What I can say is that some of my dearest moments spent with my father have been reading to him things I have written, and how his eyes smile when we can have discussions about the different ways in which we view the world around us. Some of these very conversations end up continuing late into the evenings, after dinner has been scraped from our plates, and the whisky cabinet is unlocked. I read to him essays and poetry, and he loves to hear me talk about art and history.
“I’m kind of an artist too,” he tells me. “These hands can do a lot.”
I know this and I’m proud of him being who he is.
Through the years, I’ve learned a kind of useful mechanics from my father, very different than the grammatical kind taught in schools. In turn, I have helped to familiarize him with a computer, and how to surf the web like a pro. Sites like Craigslist keep his side business of selling fixer-uppers going, and Facebook has given him more confidence in communicating with written words.

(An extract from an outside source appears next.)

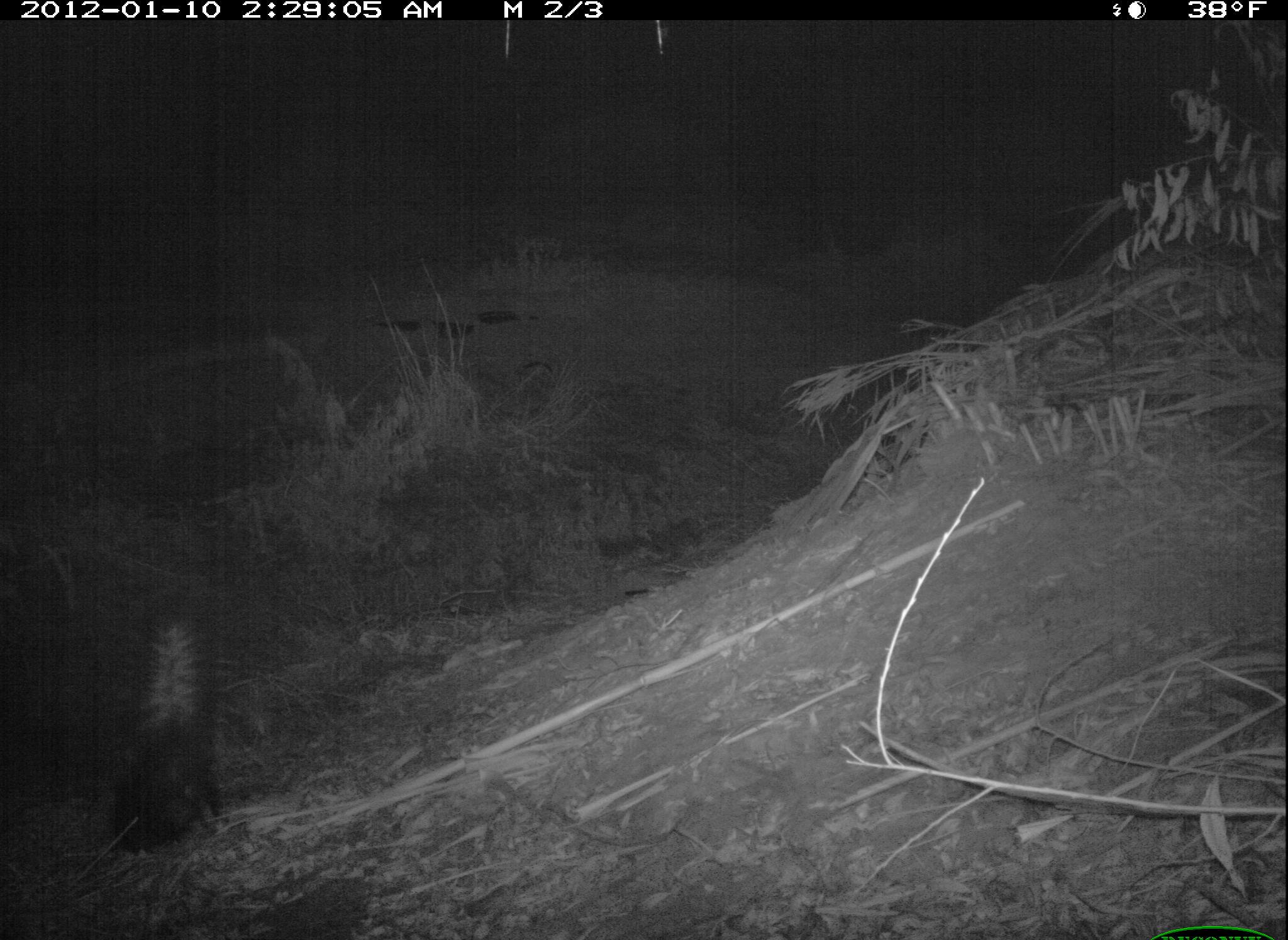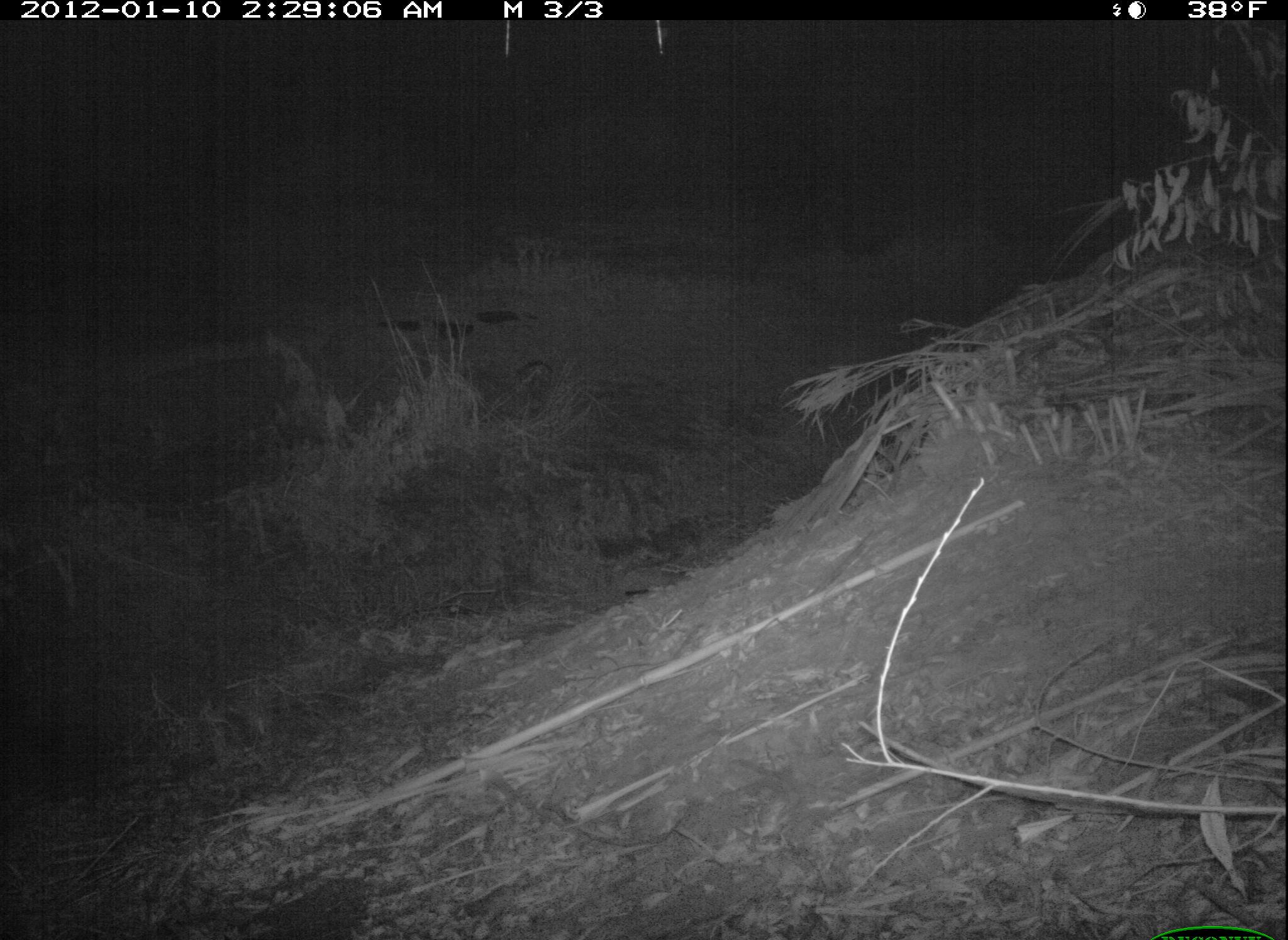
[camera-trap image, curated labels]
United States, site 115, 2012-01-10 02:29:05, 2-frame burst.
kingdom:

There are still mistakes here and there that Spellcheck doesn’t quite catch, but then I remind him that I’ve been studying English as a student for years and I still don’t always get it right the first time, and that seems to give us a nice laugh.
Lately, we’ve been going over legal, financial, and medical documents together. I see him getting older and I’m the only one he trusts these days to handle such important personal information. I’m glad I can assist him, and he knows he can depend on me.
At thirty, I still have that card somewhere. Just like I know he’s kept every single birthday or Father’s Day card my mother would have my sister and I sign before she stuck them in the mail to send to him.
As I think about why I write, why I love doing it, it occurs to me: I write for him, in part, and for the people who can appreciate a story, but can’t necessarily put it down on paper. It’s because the irony in having a father who can’t read and write shapes me as a person and an artist. And it’s because with all the words I have learned and retained, and for how much I aim to explain how my father has inspired me, I know that keeping it simple is the best way of saying what I really mean.
And what I mean is there will always be the little girl inside of me, looking up to my father.